**Data:**
---

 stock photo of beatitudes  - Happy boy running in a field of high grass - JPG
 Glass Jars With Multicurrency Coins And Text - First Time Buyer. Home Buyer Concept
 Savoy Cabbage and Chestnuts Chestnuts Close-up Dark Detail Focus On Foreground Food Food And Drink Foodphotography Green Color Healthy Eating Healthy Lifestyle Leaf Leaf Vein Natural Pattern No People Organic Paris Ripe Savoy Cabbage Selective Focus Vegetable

---

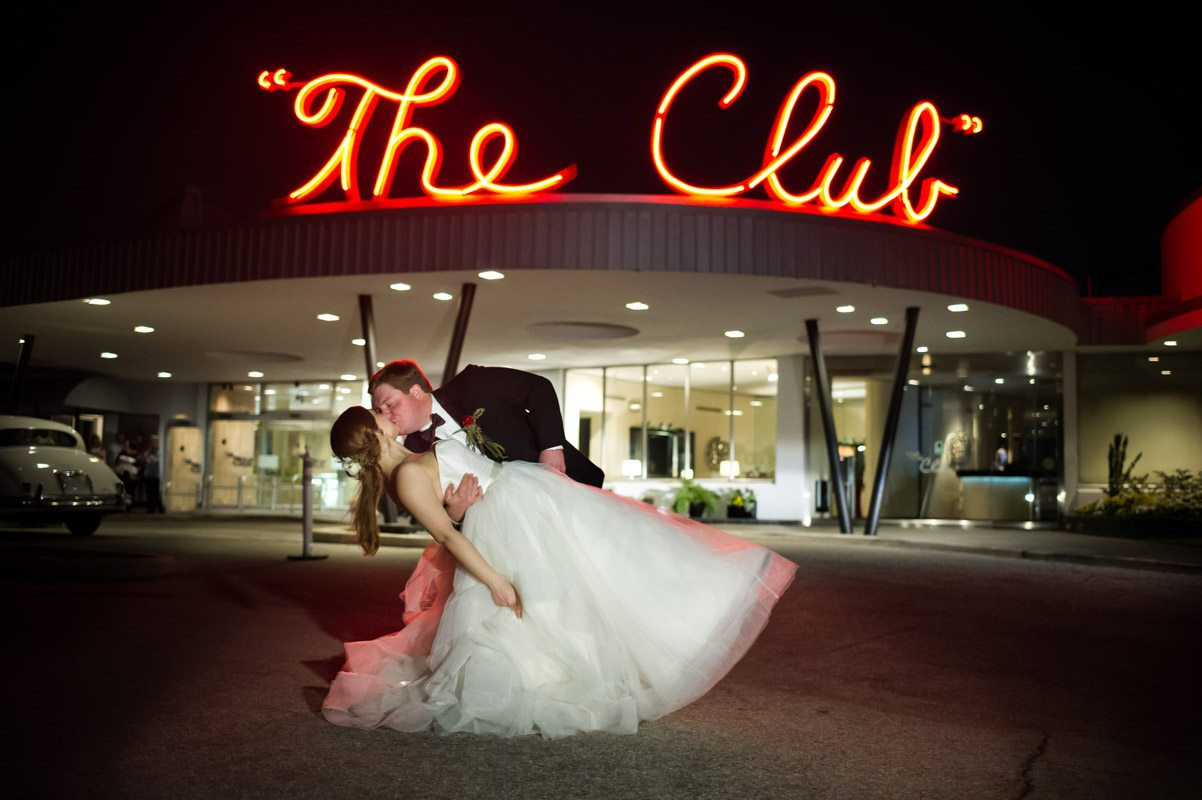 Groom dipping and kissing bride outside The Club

---

**Brief:**
Within the material above, output exactly the lines from the one with "Glass Jars With" through the one with "Savoy Cabbage and", end lines included, and nothing besides.

**Answer to this problem:**
 Glass Jars With Multicurrency Coins And Text - First Time Buyer. Home Buyer Concept
 Savoy Cabbage and Chestnuts Chestnuts Close-up Dark Detail Focus On Foreground Food Food And Drink Foodphotography Green Color Healthy Eating Healthy Lifestyle Leaf Leaf Vein Natural Pattern No People Organic Paris Ripe Savoy Cabbage Selective Focus Vegetable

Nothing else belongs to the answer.